# Extracted data:
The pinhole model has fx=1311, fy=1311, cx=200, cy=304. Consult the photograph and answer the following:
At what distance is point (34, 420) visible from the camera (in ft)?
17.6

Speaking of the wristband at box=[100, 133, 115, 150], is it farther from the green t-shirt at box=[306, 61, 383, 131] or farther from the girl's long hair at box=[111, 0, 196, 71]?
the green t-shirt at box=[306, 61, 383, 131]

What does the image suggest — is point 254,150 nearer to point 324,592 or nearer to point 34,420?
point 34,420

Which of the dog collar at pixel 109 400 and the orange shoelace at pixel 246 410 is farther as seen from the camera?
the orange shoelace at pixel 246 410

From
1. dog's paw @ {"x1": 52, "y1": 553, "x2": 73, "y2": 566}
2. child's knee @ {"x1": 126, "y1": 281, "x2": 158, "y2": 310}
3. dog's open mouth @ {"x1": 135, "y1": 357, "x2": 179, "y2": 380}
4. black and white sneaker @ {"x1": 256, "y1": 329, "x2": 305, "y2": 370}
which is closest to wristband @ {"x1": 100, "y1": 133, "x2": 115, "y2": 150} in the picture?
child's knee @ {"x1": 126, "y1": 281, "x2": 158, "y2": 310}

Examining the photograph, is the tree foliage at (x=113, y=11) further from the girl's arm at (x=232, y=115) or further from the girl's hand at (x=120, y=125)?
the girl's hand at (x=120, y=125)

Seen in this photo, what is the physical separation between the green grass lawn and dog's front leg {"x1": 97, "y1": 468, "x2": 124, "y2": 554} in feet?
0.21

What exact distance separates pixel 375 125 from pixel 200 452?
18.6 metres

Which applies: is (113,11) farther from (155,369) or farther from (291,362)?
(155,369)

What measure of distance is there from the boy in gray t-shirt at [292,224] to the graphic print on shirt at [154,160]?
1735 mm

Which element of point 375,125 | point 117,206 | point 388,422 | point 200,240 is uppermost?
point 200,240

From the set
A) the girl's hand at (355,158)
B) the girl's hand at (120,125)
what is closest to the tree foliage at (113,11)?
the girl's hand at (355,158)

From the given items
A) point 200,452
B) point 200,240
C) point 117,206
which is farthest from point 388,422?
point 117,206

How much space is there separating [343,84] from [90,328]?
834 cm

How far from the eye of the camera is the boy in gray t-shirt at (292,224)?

# Task directions:
Please give back only the part of the records that opens with the line containing "Examining the photograph, is" and closes with the line containing "18.6 metres", changing "physical separation" to "real-world distance" and leaving everything else as it is.

# Complete answer:
Examining the photograph, is the tree foliage at (x=113, y=11) further from the girl's arm at (x=232, y=115) or further from the girl's hand at (x=120, y=125)?
the girl's hand at (x=120, y=125)

Seen in this photo, what is the real-world distance between the green grass lawn and dog's front leg {"x1": 97, "y1": 468, "x2": 124, "y2": 554} in feet?
0.21

What exact distance separates pixel 375 125 from pixel 200 452?
18.6 metres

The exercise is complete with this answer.